start Input material

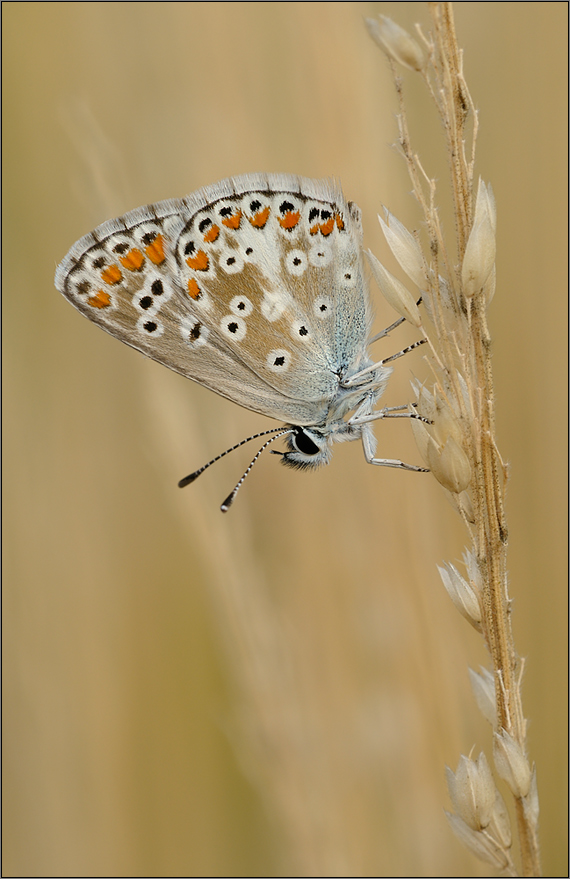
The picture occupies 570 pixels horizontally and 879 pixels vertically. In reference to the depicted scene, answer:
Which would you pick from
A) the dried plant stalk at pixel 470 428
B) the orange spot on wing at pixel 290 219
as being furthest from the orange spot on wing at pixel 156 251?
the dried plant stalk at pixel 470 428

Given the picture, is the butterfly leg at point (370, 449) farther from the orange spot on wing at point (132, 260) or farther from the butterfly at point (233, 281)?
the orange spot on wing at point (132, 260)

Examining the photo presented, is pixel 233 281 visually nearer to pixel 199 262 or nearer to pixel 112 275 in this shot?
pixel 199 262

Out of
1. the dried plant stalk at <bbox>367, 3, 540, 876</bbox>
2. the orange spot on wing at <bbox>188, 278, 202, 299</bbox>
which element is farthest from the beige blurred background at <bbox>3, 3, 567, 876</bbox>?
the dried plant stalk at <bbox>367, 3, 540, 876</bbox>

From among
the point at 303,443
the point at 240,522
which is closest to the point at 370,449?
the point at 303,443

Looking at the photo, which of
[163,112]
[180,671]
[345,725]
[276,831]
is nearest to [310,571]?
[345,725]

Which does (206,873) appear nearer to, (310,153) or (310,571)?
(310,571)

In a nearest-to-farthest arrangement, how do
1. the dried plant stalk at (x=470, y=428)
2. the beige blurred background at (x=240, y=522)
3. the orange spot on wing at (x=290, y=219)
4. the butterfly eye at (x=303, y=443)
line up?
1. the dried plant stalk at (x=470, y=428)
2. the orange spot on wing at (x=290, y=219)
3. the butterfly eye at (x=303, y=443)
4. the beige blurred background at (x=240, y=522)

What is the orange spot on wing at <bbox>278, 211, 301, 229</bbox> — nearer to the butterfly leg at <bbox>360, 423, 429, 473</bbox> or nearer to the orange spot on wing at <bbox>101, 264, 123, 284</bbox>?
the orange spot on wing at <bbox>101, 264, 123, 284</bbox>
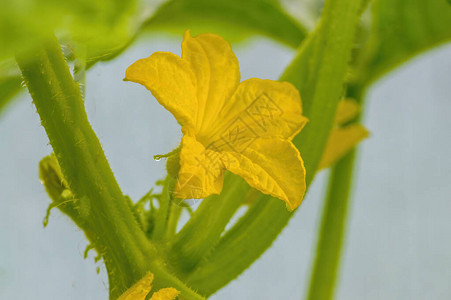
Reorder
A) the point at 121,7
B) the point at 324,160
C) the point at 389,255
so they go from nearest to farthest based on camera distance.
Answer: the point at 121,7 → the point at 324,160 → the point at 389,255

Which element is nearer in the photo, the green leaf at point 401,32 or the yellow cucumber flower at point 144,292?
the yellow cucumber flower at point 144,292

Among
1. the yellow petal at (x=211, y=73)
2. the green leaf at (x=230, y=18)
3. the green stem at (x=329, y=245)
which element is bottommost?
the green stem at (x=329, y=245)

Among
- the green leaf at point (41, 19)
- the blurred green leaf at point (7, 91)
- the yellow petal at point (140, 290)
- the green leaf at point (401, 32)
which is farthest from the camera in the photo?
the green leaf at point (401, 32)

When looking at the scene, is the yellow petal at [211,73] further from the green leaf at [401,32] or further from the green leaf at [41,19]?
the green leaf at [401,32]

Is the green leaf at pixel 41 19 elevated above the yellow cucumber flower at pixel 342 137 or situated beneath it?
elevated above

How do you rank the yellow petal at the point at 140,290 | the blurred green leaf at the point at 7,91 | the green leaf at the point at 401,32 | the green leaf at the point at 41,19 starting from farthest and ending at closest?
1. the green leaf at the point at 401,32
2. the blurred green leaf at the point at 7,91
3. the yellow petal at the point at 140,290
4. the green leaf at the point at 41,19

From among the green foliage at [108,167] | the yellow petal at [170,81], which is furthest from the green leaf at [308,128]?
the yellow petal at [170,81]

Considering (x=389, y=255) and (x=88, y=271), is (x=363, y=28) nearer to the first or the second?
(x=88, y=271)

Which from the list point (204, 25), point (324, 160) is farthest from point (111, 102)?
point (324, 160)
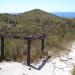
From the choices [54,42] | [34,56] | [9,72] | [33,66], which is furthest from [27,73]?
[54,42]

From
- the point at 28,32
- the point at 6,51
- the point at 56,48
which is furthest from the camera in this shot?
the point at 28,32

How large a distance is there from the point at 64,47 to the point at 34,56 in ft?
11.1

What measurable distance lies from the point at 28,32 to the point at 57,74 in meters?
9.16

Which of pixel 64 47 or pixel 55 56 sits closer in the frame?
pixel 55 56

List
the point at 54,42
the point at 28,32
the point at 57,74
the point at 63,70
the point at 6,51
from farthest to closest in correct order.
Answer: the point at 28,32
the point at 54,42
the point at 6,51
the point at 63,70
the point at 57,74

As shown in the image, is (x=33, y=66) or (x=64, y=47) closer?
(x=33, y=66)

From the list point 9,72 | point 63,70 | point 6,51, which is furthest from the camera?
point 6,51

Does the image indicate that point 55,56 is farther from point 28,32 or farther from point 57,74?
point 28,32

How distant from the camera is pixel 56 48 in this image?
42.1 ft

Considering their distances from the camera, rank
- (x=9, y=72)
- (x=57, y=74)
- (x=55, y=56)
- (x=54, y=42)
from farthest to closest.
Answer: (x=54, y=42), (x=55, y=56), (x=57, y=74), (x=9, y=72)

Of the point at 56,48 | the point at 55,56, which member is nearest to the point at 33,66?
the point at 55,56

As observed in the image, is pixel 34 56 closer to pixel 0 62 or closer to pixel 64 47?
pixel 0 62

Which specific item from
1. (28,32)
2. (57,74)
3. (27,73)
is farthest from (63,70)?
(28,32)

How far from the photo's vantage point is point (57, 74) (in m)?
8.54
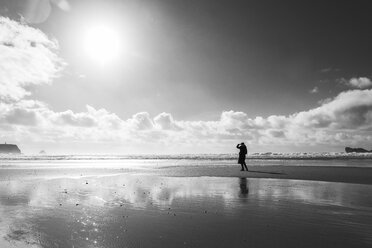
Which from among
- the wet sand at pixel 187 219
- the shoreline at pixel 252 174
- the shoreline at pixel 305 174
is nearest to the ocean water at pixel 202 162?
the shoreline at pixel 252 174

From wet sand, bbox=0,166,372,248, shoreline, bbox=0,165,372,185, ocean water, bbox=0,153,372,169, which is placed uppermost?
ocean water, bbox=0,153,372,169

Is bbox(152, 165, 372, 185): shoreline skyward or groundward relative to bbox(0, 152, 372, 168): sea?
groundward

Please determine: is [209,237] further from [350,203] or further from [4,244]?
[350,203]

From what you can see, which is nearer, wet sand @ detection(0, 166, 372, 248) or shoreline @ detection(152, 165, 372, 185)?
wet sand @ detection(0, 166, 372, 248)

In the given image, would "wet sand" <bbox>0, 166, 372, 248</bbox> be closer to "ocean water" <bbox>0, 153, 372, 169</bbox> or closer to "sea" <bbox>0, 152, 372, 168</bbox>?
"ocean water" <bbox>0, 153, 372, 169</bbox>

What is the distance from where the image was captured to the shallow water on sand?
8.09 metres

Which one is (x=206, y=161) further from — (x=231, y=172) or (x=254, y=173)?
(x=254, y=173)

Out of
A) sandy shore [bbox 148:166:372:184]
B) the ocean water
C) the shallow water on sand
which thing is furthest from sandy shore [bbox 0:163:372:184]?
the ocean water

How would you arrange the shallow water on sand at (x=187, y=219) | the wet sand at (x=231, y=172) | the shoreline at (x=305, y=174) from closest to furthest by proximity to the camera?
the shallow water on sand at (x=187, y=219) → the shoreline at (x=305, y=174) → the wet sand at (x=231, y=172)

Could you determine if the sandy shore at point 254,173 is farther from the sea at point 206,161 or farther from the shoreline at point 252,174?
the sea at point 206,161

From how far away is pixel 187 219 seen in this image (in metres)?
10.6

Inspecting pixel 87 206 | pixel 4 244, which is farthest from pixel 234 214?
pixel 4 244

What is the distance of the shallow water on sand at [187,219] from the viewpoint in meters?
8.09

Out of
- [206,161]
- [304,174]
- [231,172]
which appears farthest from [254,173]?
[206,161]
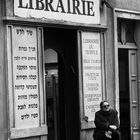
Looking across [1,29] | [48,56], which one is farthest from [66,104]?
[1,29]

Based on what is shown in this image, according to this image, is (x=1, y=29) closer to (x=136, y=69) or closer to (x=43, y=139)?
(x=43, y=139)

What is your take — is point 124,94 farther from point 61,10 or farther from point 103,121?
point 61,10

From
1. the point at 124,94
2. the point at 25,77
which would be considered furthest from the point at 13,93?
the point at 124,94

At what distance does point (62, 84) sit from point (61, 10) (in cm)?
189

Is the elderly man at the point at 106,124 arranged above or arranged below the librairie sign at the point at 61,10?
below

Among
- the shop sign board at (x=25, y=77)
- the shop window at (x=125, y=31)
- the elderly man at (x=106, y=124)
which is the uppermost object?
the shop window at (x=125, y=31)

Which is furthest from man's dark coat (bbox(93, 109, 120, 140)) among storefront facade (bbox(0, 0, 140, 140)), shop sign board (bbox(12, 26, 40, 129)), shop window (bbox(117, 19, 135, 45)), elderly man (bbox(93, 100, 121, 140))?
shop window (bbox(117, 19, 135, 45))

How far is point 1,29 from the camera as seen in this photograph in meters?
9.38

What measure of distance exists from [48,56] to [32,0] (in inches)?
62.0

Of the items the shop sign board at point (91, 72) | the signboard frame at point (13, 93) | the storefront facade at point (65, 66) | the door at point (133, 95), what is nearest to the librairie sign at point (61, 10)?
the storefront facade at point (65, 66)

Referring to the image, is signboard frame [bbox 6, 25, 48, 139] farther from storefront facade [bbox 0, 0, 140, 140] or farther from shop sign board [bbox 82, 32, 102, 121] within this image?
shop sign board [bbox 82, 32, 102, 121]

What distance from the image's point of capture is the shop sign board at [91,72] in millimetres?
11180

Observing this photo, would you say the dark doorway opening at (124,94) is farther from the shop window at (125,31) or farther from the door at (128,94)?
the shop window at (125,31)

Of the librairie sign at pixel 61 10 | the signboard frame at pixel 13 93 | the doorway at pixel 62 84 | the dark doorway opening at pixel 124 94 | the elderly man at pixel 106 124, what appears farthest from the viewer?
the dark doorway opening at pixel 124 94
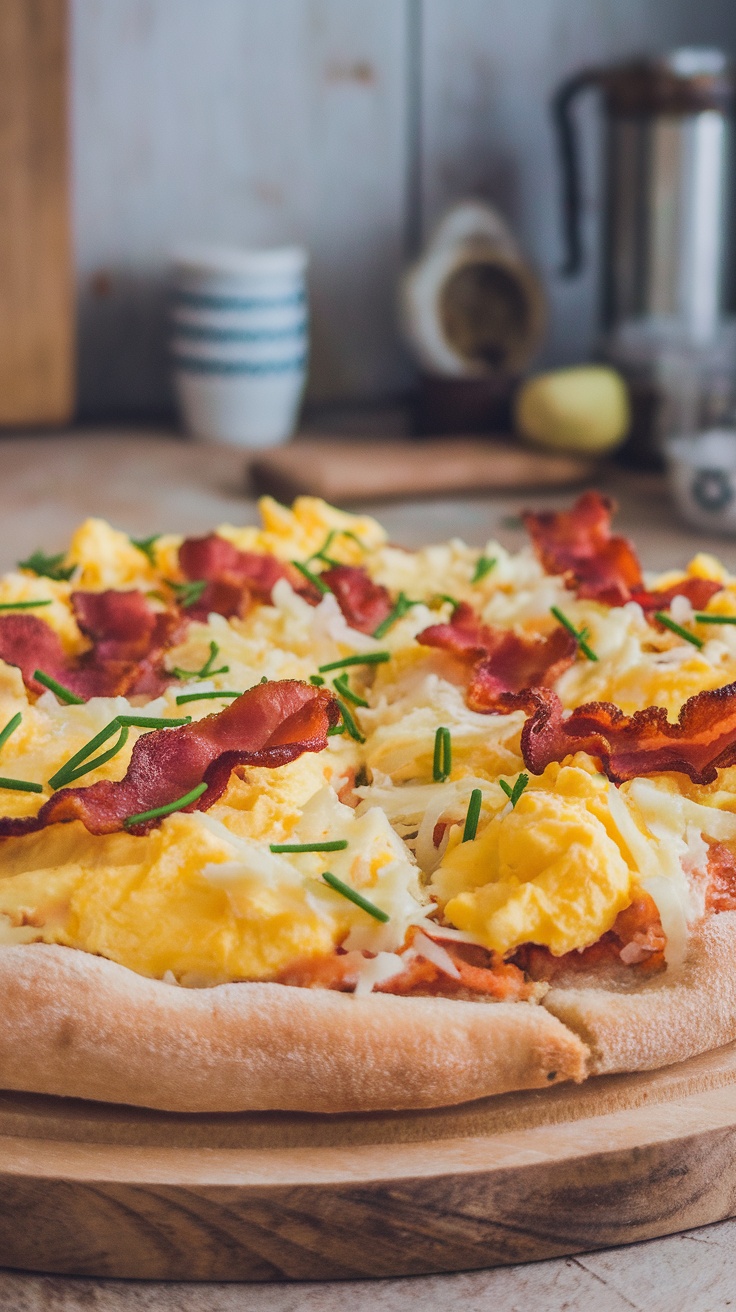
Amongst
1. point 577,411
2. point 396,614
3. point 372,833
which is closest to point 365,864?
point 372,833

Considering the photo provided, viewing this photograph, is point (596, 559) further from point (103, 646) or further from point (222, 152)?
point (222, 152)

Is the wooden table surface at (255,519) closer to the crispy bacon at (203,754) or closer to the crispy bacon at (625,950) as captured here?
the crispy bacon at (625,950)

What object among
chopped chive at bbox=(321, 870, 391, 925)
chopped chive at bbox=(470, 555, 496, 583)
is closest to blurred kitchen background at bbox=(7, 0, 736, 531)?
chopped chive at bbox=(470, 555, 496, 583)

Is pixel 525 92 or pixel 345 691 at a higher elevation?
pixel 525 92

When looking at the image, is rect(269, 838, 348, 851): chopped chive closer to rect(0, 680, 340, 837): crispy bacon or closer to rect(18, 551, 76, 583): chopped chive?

end Input material

* Problem details
Quote verbatim the lines of the items above, starting with the line that contains "Please determine: is" and going on through the line that contains "8.09 metres", with both of those lines included.

* Output for this exercise
Please determine: is [209,237] further from [350,203] or further from [4,244]?
[350,203]

From what you can see, which is nearer, wet sand @ detection(0, 166, 372, 248) or shoreline @ detection(152, 165, 372, 185)?
wet sand @ detection(0, 166, 372, 248)

In the given image, would "wet sand" <bbox>0, 166, 372, 248</bbox> be closer to "ocean water" <bbox>0, 153, 372, 169</bbox> or closer to "sea" <bbox>0, 152, 372, 168</bbox>?
"ocean water" <bbox>0, 153, 372, 169</bbox>

What is the distance from where the image was captured to the shallow water on sand?
8.09 metres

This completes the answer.